## What you should do
At the line containing "Baldinini Tren Black Leather Women Handbag", begin an exact copy, and continue through the last line of the entries below. Leave out any pictures.

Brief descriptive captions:
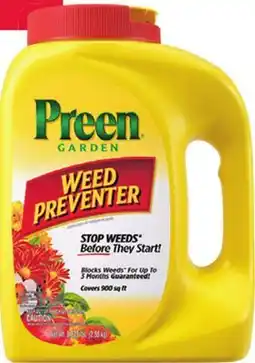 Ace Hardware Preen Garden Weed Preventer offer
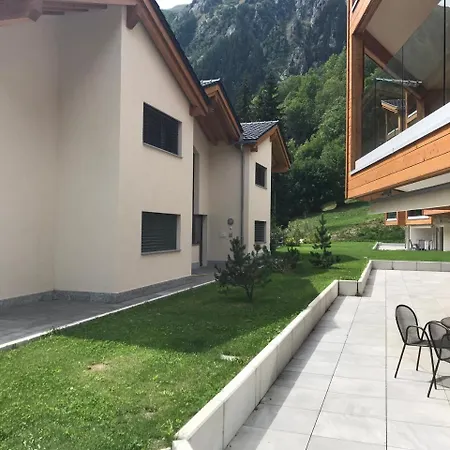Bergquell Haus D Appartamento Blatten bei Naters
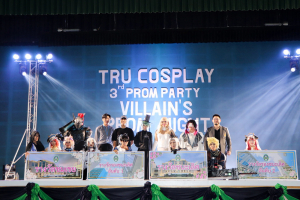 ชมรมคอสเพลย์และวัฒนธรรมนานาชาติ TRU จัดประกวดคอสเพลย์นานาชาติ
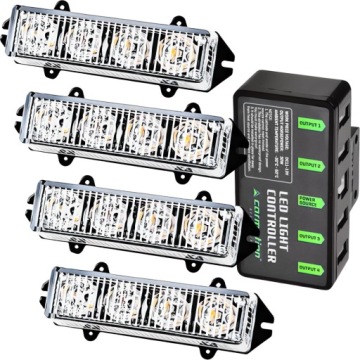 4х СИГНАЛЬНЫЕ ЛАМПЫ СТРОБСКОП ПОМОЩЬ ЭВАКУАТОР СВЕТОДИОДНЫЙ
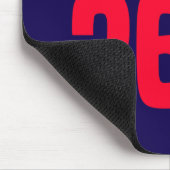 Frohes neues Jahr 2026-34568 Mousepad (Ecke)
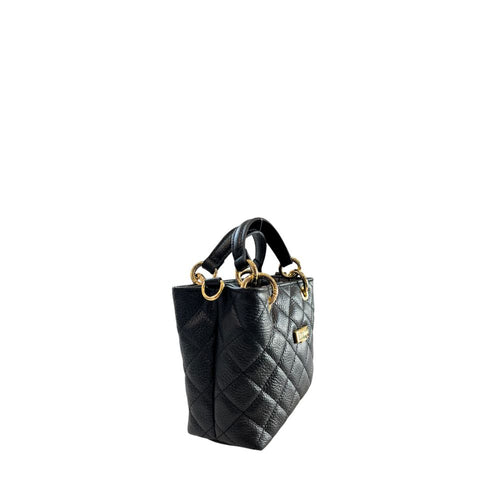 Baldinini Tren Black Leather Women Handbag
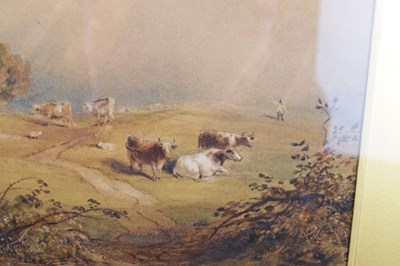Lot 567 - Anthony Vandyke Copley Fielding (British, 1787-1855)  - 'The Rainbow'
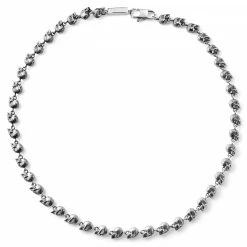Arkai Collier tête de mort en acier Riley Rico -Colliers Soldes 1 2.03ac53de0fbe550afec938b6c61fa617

## Solution
 Baldinini Tren Black Leather Women Handbag
Lot 567 - Anthony Vandyke Copley Fielding (British, 1787-1855)  - 'The Rainbow'
Arkai Collier tête de mort en acier Riley Rico -Colliers Soldes 1 2.03ac53de0fbe550afec938b6c61fa617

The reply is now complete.